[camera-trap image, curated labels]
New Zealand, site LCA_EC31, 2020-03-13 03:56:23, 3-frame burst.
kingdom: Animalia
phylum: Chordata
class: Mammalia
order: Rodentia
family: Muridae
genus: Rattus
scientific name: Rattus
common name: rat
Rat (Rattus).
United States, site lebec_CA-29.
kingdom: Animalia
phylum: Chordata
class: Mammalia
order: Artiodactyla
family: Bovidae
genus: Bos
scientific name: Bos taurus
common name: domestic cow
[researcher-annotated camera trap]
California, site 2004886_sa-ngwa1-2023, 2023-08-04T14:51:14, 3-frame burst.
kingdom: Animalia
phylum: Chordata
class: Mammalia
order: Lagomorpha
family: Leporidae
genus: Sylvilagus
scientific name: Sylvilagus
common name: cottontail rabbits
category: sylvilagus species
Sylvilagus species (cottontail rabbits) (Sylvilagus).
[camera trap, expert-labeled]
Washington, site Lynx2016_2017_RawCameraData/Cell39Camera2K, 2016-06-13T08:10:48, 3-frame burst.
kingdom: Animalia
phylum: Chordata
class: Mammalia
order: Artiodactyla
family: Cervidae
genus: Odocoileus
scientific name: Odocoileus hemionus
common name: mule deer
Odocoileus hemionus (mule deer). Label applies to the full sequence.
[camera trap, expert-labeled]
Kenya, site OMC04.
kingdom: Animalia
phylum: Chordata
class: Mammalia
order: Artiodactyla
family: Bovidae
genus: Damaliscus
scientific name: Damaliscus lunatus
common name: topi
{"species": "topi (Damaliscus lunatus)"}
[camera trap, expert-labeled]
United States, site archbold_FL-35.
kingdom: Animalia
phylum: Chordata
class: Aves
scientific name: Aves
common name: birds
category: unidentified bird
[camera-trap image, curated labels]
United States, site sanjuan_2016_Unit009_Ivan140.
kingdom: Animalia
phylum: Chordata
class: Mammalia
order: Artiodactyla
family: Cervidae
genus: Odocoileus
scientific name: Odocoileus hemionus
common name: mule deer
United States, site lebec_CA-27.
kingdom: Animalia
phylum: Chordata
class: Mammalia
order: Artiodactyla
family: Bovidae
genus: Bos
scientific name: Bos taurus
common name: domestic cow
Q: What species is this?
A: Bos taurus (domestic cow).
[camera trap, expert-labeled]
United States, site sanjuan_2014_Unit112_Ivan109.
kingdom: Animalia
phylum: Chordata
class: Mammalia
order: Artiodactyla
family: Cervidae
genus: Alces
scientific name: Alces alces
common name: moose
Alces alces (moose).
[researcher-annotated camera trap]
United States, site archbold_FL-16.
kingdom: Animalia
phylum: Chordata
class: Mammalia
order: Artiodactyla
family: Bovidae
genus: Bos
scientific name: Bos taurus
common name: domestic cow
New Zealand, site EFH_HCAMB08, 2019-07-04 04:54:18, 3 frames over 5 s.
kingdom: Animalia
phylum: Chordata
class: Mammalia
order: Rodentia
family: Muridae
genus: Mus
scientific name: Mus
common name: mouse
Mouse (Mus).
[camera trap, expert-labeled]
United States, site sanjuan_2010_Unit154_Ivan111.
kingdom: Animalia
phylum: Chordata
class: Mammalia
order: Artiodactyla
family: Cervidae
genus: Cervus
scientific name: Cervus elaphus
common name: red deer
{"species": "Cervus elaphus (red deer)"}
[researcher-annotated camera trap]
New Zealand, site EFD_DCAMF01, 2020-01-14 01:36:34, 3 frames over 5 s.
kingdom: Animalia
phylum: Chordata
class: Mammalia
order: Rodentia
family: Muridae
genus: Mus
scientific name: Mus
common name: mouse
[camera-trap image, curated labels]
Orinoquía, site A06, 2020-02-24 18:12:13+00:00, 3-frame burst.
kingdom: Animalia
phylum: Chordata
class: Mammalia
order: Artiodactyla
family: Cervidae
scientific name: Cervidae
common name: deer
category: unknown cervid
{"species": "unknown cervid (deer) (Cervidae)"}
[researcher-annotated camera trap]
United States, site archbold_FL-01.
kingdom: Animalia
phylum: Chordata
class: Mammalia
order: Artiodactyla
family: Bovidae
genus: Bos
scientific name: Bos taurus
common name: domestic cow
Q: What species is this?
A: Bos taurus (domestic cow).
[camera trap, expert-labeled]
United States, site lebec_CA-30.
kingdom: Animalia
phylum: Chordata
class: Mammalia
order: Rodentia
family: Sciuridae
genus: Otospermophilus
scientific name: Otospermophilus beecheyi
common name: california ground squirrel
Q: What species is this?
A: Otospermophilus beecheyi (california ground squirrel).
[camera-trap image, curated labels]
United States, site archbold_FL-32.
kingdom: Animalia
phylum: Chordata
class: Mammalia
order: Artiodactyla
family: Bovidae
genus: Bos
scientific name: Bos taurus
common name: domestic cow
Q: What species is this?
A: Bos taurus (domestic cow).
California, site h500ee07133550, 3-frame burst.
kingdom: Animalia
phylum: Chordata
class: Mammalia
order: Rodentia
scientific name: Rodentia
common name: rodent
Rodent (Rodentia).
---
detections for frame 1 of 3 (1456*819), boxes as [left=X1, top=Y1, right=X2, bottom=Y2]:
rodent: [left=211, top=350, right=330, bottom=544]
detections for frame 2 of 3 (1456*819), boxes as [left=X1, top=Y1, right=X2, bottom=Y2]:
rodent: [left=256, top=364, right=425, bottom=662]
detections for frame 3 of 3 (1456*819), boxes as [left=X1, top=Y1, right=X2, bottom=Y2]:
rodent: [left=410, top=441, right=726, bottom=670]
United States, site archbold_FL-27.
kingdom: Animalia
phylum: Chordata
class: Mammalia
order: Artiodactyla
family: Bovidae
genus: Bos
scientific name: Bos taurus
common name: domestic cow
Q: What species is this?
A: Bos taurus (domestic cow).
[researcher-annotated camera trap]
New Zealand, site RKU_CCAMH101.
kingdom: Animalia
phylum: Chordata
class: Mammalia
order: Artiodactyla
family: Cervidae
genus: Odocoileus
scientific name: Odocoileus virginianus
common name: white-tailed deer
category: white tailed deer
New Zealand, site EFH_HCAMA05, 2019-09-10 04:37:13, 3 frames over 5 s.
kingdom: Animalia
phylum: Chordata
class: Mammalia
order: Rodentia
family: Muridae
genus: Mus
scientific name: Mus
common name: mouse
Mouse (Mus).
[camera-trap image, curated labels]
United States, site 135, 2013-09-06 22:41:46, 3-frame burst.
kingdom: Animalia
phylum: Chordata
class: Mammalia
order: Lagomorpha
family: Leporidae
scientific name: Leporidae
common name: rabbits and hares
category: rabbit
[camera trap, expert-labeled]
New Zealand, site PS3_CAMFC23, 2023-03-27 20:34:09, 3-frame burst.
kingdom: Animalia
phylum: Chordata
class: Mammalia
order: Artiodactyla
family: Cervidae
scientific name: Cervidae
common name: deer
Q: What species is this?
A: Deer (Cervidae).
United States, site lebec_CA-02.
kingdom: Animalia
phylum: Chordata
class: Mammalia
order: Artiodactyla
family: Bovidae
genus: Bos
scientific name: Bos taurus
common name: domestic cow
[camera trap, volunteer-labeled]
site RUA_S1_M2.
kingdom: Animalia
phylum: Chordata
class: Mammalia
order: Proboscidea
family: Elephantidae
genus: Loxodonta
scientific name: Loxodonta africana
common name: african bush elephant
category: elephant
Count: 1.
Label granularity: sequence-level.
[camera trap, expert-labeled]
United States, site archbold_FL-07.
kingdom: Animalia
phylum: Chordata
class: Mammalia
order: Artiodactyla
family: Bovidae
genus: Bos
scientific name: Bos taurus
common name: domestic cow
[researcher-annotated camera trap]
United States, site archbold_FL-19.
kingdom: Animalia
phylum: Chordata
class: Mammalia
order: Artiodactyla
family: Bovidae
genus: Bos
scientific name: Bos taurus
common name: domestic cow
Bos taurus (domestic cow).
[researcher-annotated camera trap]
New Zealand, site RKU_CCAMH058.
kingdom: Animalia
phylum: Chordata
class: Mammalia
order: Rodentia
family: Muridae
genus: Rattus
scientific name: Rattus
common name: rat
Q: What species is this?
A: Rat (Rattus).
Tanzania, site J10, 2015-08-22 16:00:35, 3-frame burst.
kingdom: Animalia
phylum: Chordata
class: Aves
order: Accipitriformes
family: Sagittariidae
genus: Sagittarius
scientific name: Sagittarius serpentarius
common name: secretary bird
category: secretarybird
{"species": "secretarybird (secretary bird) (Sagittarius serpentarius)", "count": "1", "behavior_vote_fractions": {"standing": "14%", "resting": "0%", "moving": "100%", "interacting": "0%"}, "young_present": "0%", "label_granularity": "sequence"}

──────────────────────────────

Exercise brief:
Starting at the line with "United States, site sanjuan_2010_Unit154_Ivan111." and ending at the line with "category: unknown cervid", print each line of the listing above exactly, with no other lines.

Solution for this task:
United States, site sanjuan_2010_Unit154_Ivan111.
kingdom: Animalia
phylum: Chordata
class: Mammalia
order: Artiodactyla
family: Cervidae
genus: Cervus
scientific name: Cervus elaphus
common name: red deer
{"species": "Cervus elaphus (red deer)"}
[researcher-annotated camera trap]
New Zealand, site EFD_DCAMF01, 2020-01-14 01:36:34, 3 frames over 5 s.
kingdom: Animalia
phylum: Chordata
class: Mammalia
order: Rodentia
family: Muridae
genus: Mus
scientific name: Mus
common name: mouse
[camera-trap image, curated labels]
Orinoquía, site A06, 2020-02-24 18:12:13+00:00, 3-frame burst.
kingdom: Animalia
phylum: Chordata
class: Mammalia
order: Artiodactyla
family: Cervidae
scientific name: Cervidae
common name: deer
category: unknown cervid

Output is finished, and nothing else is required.